*What the task asks:*
Starting at the beginning of the entries and stopping after the line containing "440 centimetres", render each line as a row of a Markdown table with the columns "Row" and "Line", skipping blank lines. Omit the pictures from the table.

** BEGIN Raw data **

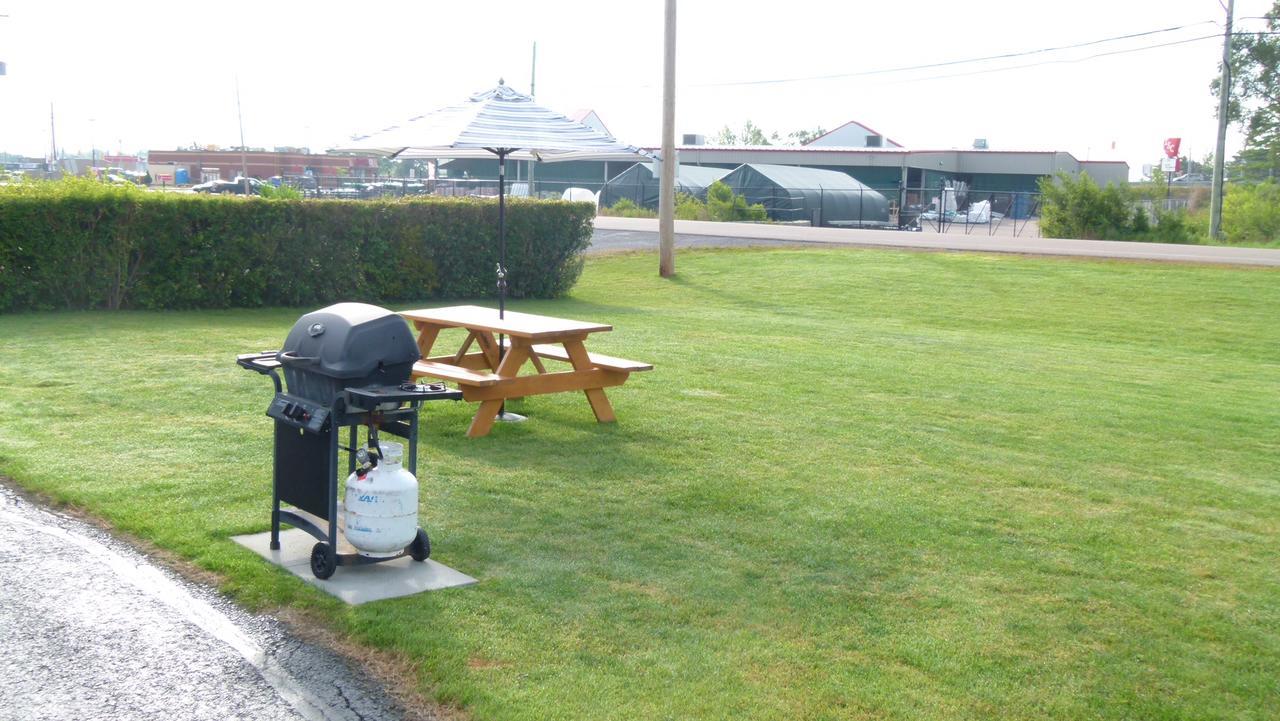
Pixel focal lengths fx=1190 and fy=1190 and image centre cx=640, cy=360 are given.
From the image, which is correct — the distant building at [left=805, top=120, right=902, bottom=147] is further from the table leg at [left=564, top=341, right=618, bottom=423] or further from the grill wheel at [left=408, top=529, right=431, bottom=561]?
the grill wheel at [left=408, top=529, right=431, bottom=561]

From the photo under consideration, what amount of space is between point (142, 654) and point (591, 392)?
440 centimetres

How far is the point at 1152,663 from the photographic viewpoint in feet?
14.8

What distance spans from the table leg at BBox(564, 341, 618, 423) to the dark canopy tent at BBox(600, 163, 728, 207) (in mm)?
40948

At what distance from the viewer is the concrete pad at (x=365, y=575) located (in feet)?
16.6

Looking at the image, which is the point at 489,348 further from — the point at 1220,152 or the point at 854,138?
the point at 854,138

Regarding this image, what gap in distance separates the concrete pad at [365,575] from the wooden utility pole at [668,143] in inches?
649

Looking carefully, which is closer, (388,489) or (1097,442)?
(388,489)

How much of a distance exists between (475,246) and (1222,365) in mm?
10108

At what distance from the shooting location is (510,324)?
842cm

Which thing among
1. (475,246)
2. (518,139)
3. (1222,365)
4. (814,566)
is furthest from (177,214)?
(1222,365)

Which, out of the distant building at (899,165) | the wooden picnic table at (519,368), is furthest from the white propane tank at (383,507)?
the distant building at (899,165)

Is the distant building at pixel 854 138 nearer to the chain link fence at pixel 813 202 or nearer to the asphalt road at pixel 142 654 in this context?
the chain link fence at pixel 813 202

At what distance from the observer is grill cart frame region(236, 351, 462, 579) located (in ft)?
16.9

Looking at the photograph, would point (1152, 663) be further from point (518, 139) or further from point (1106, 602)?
point (518, 139)
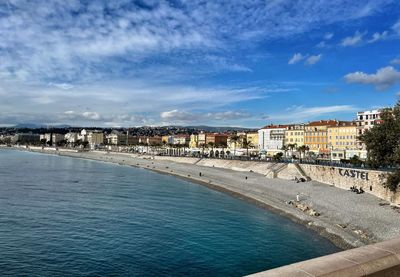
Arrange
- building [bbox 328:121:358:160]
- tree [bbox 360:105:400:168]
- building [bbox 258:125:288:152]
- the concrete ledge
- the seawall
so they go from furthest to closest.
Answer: building [bbox 258:125:288:152], building [bbox 328:121:358:160], the seawall, tree [bbox 360:105:400:168], the concrete ledge

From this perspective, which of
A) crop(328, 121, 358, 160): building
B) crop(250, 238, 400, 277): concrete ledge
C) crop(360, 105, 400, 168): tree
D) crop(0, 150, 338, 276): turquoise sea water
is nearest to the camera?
crop(250, 238, 400, 277): concrete ledge

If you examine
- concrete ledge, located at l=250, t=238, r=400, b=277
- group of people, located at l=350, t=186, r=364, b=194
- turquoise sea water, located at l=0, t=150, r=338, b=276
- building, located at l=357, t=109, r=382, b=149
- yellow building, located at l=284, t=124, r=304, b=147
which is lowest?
turquoise sea water, located at l=0, t=150, r=338, b=276

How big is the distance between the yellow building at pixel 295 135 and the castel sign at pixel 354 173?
252 feet

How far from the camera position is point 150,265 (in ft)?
72.9

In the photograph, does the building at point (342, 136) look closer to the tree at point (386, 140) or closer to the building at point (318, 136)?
the building at point (318, 136)


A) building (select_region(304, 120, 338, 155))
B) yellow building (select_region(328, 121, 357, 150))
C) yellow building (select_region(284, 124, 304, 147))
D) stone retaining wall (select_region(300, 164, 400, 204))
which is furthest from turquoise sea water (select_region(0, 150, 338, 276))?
yellow building (select_region(284, 124, 304, 147))

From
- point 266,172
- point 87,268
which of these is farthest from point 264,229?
point 266,172

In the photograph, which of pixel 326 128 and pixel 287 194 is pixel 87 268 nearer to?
pixel 287 194

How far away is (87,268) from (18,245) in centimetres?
648

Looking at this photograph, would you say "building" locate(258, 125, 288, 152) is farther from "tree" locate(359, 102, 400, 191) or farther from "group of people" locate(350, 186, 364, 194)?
"tree" locate(359, 102, 400, 191)

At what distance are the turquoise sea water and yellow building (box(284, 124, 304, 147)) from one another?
8562cm

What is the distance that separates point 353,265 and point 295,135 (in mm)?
128834

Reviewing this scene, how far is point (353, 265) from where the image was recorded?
17.8ft

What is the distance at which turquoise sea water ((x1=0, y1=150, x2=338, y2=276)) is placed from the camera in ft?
71.9
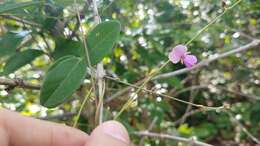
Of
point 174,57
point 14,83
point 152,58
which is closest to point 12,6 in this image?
point 14,83

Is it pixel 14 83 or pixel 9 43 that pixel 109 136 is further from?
pixel 9 43

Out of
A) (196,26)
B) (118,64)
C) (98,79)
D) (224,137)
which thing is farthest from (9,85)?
(224,137)

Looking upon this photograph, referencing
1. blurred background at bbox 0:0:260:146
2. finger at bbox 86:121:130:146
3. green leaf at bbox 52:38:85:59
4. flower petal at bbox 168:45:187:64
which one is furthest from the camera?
blurred background at bbox 0:0:260:146

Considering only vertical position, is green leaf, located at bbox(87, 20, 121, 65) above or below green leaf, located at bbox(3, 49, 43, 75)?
above

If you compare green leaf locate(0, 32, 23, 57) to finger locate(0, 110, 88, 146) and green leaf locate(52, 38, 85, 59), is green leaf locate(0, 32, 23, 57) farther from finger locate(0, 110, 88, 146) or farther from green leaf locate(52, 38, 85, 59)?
finger locate(0, 110, 88, 146)

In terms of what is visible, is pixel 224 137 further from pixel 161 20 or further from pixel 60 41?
pixel 60 41

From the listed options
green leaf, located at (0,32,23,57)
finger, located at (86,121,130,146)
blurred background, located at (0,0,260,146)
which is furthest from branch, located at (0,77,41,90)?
finger, located at (86,121,130,146)

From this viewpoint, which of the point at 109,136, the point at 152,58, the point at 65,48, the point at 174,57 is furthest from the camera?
the point at 152,58
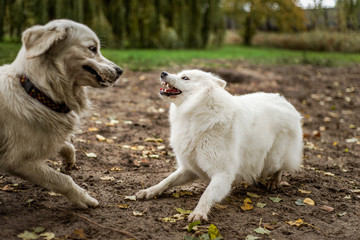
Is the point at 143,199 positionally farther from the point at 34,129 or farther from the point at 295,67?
the point at 295,67

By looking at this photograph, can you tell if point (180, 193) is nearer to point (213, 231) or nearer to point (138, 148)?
point (213, 231)

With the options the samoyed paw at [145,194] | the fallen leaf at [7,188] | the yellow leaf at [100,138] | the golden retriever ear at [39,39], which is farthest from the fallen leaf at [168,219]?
the yellow leaf at [100,138]

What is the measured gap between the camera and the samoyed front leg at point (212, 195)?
3.13 metres

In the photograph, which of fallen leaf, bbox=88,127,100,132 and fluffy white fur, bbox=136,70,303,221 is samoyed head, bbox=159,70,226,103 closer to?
fluffy white fur, bbox=136,70,303,221

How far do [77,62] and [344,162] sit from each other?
4.20m

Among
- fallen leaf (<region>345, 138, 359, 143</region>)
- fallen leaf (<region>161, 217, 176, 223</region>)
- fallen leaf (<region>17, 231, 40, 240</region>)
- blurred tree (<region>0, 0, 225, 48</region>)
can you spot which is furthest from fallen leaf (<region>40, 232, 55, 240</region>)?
blurred tree (<region>0, 0, 225, 48</region>)

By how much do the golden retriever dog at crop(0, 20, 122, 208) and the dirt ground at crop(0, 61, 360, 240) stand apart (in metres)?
0.33

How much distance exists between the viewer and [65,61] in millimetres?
3037

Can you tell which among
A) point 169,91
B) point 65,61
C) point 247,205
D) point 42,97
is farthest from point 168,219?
point 65,61

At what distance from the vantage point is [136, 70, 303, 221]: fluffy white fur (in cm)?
349

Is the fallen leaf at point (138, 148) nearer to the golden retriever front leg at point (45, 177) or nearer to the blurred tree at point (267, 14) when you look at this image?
the golden retriever front leg at point (45, 177)

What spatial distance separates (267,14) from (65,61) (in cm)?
2928

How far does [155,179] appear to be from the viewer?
163 inches

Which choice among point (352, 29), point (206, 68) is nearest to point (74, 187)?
point (206, 68)
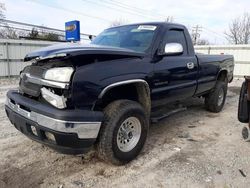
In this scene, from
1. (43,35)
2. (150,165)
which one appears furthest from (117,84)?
(43,35)

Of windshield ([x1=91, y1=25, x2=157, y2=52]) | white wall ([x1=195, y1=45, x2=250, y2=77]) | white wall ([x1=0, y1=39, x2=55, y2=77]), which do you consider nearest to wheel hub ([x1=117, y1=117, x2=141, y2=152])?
windshield ([x1=91, y1=25, x2=157, y2=52])

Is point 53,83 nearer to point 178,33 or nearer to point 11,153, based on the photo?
point 11,153

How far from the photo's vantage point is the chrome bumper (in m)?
2.52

** END Raw data **

*Problem solution:*
| Row | Line |
|---|---|
| 1 | Pixel focal lengths fx=1190 and fy=1190 and image centre cx=640, cy=360 are given. |
| 2 | From the image, which is correct — the distant building at [left=805, top=120, right=902, bottom=147] is further from the table leg at [left=564, top=341, right=618, bottom=423] or further from the grill wheel at [left=408, top=529, right=431, bottom=561]? |
| 3 | the grill wheel at [left=408, top=529, right=431, bottom=561] |
| 4 | From the photo under consideration, what amount of space is between point (142, 654) and point (591, 392)? |
| 5 | 440 centimetres |